→ **Exercise objective**
The output must reproduce each line of the data word for word.
▬▬▬▬▬▬
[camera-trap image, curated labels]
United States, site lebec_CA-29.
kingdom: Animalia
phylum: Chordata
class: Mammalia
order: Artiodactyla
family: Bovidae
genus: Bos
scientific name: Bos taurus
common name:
▬▬▬▬▬▬
→ **Solved exercise**
[camera-trap image, curated labels]
United States, site lebec_CA-29.
kingdom: Animalia
phylum: Chordata
class: Mammalia
order: Artiodactyla
family: Bovidae
genus: Bos
scientific name: Bos taurus
common name:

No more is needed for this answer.